The headline finding was that 93% of corporate CEOs see sustainability as critical to the future success of their companies. Furthermore, CEOs believe that, within a decade, sustainability could be fully integrated within the core business.
According to the survey, A New Era of Sustainability: UN Global Compact-Accenture CEO Study 2010, 80% of the CEOs say the downturn has raised the importance of sustainability because it leads to cost efficiencies and revenue growth. It is also seen as a critical element in driving growth in new markets.
However, less than half indicated that sustainability informs their discussions with financial analysts.

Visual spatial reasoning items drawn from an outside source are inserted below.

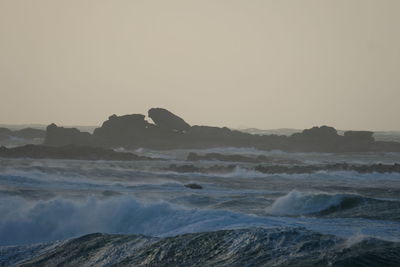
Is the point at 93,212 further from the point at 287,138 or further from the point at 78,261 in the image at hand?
the point at 287,138

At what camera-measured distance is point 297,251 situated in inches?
388

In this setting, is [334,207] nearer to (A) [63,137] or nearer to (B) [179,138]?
(A) [63,137]

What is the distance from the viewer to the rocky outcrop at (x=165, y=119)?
71562mm

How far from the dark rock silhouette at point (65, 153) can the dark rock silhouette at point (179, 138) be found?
685 inches

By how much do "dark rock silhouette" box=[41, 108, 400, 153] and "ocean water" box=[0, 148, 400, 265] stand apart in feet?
117

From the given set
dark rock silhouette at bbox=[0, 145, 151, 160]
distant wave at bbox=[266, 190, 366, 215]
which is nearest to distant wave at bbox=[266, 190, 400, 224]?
distant wave at bbox=[266, 190, 366, 215]

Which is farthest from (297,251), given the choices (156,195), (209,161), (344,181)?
(209,161)

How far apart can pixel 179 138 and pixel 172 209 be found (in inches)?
2148

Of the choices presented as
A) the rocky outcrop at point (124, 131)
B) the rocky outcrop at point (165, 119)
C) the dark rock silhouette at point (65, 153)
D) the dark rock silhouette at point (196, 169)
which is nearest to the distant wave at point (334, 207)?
the dark rock silhouette at point (196, 169)

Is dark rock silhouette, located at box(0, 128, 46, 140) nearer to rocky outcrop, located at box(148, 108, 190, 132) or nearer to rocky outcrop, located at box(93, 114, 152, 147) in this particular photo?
rocky outcrop, located at box(93, 114, 152, 147)

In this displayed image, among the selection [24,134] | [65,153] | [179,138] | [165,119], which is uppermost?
[165,119]

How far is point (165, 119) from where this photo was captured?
235ft

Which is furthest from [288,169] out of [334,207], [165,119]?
[165,119]

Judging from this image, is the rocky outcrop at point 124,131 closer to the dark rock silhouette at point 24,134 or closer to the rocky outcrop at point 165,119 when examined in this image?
the rocky outcrop at point 165,119
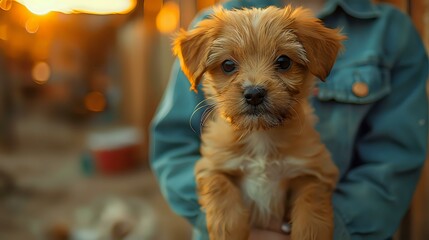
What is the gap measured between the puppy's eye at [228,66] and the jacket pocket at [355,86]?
17.5 inches

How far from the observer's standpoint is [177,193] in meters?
1.46

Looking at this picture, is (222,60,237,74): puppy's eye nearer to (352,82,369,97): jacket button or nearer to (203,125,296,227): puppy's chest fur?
(203,125,296,227): puppy's chest fur

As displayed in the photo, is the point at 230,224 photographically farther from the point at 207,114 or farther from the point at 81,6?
the point at 81,6

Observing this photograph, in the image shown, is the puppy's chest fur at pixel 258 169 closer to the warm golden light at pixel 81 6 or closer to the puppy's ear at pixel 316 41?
the puppy's ear at pixel 316 41

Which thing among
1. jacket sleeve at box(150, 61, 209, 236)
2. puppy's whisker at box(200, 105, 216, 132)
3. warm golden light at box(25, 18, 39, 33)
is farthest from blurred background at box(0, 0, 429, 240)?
puppy's whisker at box(200, 105, 216, 132)

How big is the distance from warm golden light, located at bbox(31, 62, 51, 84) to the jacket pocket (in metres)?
2.40

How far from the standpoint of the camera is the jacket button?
147cm

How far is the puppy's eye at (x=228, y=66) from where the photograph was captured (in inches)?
40.6

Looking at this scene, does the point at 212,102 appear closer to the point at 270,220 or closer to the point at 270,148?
the point at 270,148

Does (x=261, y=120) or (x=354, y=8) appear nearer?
(x=261, y=120)

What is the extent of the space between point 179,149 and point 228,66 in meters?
0.51

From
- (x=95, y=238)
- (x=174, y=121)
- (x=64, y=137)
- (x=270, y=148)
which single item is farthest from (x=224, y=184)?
(x=64, y=137)

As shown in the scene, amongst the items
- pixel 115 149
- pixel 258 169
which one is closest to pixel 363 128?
pixel 258 169

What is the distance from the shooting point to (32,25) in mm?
3322
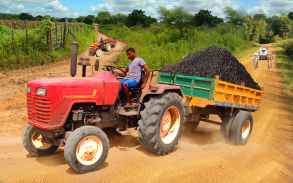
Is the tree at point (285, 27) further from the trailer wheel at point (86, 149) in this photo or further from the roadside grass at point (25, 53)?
the trailer wheel at point (86, 149)

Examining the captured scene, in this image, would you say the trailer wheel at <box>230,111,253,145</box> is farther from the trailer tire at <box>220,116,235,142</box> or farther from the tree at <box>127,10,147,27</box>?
the tree at <box>127,10,147,27</box>

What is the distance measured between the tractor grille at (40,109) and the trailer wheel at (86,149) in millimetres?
509

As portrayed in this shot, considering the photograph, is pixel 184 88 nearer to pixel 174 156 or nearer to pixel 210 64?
pixel 210 64

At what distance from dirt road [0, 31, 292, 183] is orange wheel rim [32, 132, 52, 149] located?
222mm

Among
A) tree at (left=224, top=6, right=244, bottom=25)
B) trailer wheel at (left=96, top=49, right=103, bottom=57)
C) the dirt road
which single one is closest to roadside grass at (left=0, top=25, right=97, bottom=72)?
trailer wheel at (left=96, top=49, right=103, bottom=57)

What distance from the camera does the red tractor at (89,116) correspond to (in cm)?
398

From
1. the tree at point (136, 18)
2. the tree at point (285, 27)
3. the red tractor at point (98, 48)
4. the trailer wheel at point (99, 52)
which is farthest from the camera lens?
the tree at point (136, 18)

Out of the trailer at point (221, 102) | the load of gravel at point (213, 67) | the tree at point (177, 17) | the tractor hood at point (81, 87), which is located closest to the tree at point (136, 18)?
the tree at point (177, 17)

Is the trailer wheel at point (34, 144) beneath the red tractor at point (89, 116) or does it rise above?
beneath

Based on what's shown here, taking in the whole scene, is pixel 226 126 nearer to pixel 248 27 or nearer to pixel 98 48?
pixel 98 48

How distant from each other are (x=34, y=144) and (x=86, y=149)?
1260 mm

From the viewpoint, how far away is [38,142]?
15.6 ft

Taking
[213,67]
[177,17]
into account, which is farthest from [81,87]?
[177,17]

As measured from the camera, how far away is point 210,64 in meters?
6.81
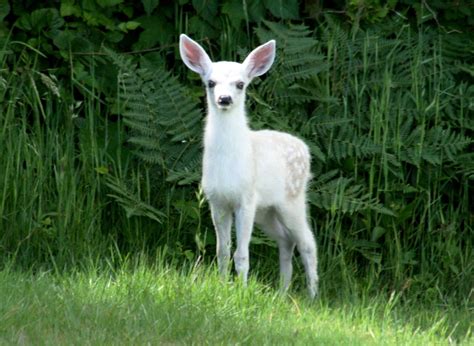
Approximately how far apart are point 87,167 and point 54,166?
0.26m

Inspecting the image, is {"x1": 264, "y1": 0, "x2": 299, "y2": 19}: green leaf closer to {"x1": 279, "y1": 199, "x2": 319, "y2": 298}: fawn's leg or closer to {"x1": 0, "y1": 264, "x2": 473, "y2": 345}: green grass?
{"x1": 279, "y1": 199, "x2": 319, "y2": 298}: fawn's leg

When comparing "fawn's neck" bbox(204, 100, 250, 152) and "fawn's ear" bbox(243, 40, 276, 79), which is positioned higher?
"fawn's ear" bbox(243, 40, 276, 79)

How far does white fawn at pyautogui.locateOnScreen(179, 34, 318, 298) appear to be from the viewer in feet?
25.8

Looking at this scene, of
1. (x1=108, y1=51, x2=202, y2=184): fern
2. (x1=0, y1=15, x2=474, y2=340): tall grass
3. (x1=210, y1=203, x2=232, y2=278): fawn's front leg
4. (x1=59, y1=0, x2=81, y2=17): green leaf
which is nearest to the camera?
(x1=210, y1=203, x2=232, y2=278): fawn's front leg

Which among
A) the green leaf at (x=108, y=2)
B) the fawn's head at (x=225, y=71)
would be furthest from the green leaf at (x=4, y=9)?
the fawn's head at (x=225, y=71)

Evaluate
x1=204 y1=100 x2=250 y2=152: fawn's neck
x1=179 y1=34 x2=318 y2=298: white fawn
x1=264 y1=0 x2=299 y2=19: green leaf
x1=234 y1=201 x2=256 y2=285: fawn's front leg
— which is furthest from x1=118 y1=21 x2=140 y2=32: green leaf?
x1=234 y1=201 x2=256 y2=285: fawn's front leg

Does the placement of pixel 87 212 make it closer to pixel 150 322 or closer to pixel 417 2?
pixel 150 322

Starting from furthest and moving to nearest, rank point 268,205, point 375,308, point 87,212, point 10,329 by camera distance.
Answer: point 87,212
point 268,205
point 375,308
point 10,329

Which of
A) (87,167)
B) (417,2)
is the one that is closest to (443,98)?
(417,2)

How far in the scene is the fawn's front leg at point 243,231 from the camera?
25.9ft

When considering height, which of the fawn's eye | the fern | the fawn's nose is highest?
the fawn's eye

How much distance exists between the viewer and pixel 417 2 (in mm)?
10195

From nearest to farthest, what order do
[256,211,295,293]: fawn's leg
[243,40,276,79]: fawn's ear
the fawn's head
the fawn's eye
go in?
1. the fawn's head
2. the fawn's eye
3. [243,40,276,79]: fawn's ear
4. [256,211,295,293]: fawn's leg

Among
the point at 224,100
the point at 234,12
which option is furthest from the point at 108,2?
the point at 224,100
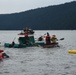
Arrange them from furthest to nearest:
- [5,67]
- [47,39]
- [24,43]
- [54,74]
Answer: [24,43] → [47,39] → [5,67] → [54,74]

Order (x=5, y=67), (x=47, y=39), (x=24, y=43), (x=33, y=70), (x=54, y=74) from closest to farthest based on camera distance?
(x=54, y=74)
(x=33, y=70)
(x=5, y=67)
(x=47, y=39)
(x=24, y=43)

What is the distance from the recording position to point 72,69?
2523 centimetres

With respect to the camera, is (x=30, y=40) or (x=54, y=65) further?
(x=30, y=40)

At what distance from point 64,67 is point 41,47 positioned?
808 inches

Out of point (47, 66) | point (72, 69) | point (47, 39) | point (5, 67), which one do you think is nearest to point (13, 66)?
point (5, 67)

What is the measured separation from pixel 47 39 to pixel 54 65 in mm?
15062

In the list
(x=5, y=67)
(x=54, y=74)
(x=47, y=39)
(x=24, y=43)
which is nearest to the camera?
(x=54, y=74)

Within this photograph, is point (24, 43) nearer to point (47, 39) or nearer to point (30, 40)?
point (30, 40)

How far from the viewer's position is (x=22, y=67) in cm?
2652

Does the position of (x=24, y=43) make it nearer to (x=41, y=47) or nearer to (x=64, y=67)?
(x=41, y=47)

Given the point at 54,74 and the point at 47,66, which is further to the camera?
the point at 47,66

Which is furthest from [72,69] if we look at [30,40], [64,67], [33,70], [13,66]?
[30,40]

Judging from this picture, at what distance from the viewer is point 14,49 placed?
146 feet

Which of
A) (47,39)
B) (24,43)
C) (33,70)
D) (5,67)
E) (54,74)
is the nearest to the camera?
(54,74)
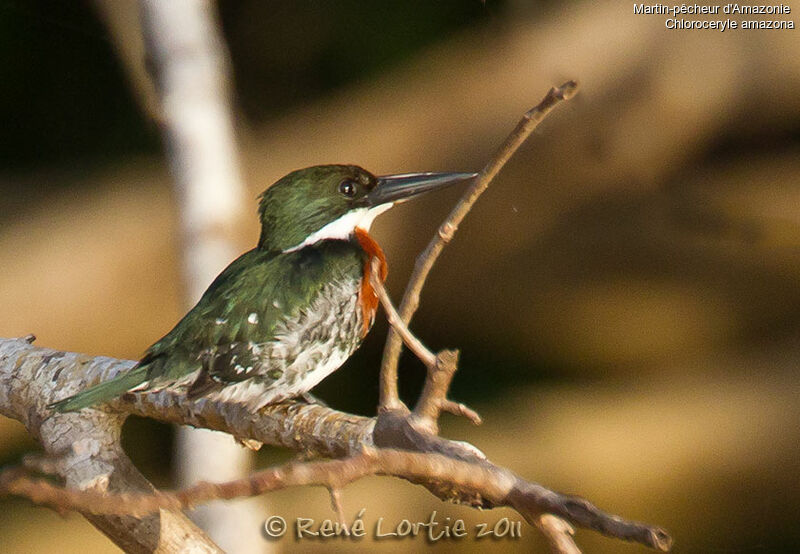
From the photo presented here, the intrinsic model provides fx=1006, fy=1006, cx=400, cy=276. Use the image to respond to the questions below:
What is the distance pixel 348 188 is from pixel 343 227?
2.0 inches

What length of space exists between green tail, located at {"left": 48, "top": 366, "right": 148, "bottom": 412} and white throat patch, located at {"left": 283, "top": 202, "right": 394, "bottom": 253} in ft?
0.84

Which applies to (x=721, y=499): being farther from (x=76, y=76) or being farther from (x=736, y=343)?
(x=76, y=76)

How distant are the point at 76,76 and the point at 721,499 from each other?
6.06ft

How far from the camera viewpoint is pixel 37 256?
2229 mm

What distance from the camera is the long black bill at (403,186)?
3.96 ft

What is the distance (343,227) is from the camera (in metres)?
1.28

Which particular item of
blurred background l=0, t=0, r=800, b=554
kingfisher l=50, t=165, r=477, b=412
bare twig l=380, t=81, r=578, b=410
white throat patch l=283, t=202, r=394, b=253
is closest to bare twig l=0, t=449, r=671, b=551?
bare twig l=380, t=81, r=578, b=410

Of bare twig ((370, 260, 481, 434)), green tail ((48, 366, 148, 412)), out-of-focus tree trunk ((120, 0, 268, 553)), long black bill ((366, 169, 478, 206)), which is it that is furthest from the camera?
out-of-focus tree trunk ((120, 0, 268, 553))

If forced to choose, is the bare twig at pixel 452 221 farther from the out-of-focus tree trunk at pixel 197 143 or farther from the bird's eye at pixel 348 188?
the out-of-focus tree trunk at pixel 197 143

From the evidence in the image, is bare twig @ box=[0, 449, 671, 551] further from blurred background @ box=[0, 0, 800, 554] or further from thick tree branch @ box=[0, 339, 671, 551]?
blurred background @ box=[0, 0, 800, 554]

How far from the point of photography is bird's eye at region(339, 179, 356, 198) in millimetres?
1265

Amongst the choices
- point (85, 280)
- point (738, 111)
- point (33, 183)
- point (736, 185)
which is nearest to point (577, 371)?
point (736, 185)

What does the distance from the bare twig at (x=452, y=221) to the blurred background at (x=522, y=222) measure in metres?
1.12

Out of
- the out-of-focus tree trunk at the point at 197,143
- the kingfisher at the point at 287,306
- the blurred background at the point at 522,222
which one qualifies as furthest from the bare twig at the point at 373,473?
the blurred background at the point at 522,222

While CEOs believe their sustainability activities have a positive impact on their company’s valuation, quantifying that value with traditional metrics is difficult.
The survey found that brand, trust and reputation were, by some margin, the main drivers for acting on sustainability, followed by the potential for revenue growth and cost reduction (44%) and personal motivation (42%).
On the downside, barriers to achieving sustainability goals include the complexity of implementing a strategy across business functions (49%), competing strategic priorities (48%) and the lack of recognition from the financial markets (34%).
There’s lots more in the report, but it’s clear from the above findings that CEOs of large companies are generally on board with the sustainability issue, although there is still some work to do to bring round the investors and the rest of the company (although the extent will vary by industry sector). The research also reinforces the findings of other studies that the personal motivation of the CEO is a determining factor in a company going green.
But if sustainability is to be fully integrated within the core business then there will need to be extensive changes to IT systems to accommodate a variety of sustainability initiatives as well as measuring, monitoring and management. The survey had even more to say on green IT with the finding that 91% of CEOs would employ new technologies to address sustainability issues over the next five years.
Given how ubiquitous IT is in any major corporation, adding a sustainability layer across all systems (and adding some new ones) is a significant IT challenge. Not many IT departments have yet faced up to the implications, but then they have had other things on their minds for the last couple of years.
And while much of this data comes from large corporations, the influence and impact will inevitably (and quickly) filter down to smaller companies for whom green IT is, as yet, hardly on the horizon.